2005-12-18  Alexandre Oliva  <aoliva@redhat.com>

	* optabs.c (expand_vector_binop): Do not use a SUBREG to modify
	a subword in the output if it matches any of the inputs.

2006-04-20  Jakub Jelinek  <jakub@redhat.com>

	* gcc.c-torture/execute/20060420-1.c: New test.

--- gcc/optabs.c.orig	2005-11-21 11:43:20.000000000 -0200
+++ gcc/optabs.c	2005-12-18 18:35:14.000000000 -0200
@@ -1933,16 +1933,19 @@
 
       for (i = 0; i < elts; ++i)
 	{
-	  /* If this is part of a register, and not the first item in the
-	     word, we can't store using a SUBREG - that would clobber
-	     previous results.
+	  /* If this is part of a register, and not the first item in
+	     the word, we can't store using a SUBREG - that would
+	     clobber previous results, or even the input operands, if
+	     target matches any of them.
 	     And storing with a SUBREG is only possible for the least
 	     significant part, hence we can't do it for big endian
 	     (unless we want to permute the evaluation order.  */
 	  if (GET_CODE (target) == REG
 	      && (BYTES_BIG_ENDIAN
 		  ? subsize < UNITS_PER_WORD
-		  : ((i * subsize) % UNITS_PER_WORD) != 0))

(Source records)

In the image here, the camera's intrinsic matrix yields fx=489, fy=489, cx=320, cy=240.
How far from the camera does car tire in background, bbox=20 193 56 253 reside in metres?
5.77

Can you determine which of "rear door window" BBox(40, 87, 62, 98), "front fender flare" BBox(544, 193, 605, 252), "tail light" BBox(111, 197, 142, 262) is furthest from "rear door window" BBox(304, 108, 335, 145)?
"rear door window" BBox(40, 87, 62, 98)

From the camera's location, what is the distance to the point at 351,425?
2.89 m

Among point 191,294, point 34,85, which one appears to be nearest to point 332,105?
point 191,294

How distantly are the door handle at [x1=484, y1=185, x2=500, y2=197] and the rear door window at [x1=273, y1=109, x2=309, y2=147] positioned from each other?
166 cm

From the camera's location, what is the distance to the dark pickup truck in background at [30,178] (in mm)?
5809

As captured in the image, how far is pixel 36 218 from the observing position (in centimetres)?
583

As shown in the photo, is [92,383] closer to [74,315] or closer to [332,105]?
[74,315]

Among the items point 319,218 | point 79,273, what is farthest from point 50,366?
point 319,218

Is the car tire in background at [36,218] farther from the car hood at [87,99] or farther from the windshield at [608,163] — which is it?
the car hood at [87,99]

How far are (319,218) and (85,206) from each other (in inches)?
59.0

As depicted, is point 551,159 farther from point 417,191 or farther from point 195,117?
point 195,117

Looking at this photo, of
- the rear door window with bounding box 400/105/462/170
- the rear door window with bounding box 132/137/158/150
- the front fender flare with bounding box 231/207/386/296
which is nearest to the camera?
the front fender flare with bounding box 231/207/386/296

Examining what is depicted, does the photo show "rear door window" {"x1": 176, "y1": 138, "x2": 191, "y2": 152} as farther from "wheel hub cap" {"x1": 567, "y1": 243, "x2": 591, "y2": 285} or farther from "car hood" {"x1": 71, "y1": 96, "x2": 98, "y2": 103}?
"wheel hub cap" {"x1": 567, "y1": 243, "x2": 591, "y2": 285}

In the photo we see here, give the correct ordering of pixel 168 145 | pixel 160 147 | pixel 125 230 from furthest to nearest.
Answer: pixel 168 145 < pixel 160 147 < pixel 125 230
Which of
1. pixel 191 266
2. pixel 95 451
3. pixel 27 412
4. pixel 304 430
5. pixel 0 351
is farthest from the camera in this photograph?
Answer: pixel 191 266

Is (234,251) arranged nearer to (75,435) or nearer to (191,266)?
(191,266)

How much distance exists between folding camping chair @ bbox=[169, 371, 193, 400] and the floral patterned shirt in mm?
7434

## Objective A
Answer the following questions about the GCC patch, one answer per line, marked (i), (ii), (iii) to match.
(i) Which function does the 2005-12-18 change to optabs.c modify?
(ii) What test file does the 2006-04-20 entry add?
(iii) According to the comment in the patch, storing with a SUBREG is possible only for which part?
## Objective B
Reproduce the GCC patch verbatim from "And storing with" to "UNITS_PER_WORD) != 0))".

## Correct result A
(i) expand_vector_binop
(ii) gcc.c-torture/execute/20060420-1.c
(iii) The least significant part

## Correct result B
And storing with a SUBREG is only possible for the least
 	     significant part, hence we can't do it for big endian
 	     (unless we want to permute the evaluation order.  */
 	  if (GET_CODE (target) == REG
 	      && (BYTES_BIG_ENDIAN
 		  ? subsize < UNITS_PER_WORD
-		  : ((i * subsize) % UNITS_PER_WORD) != 0))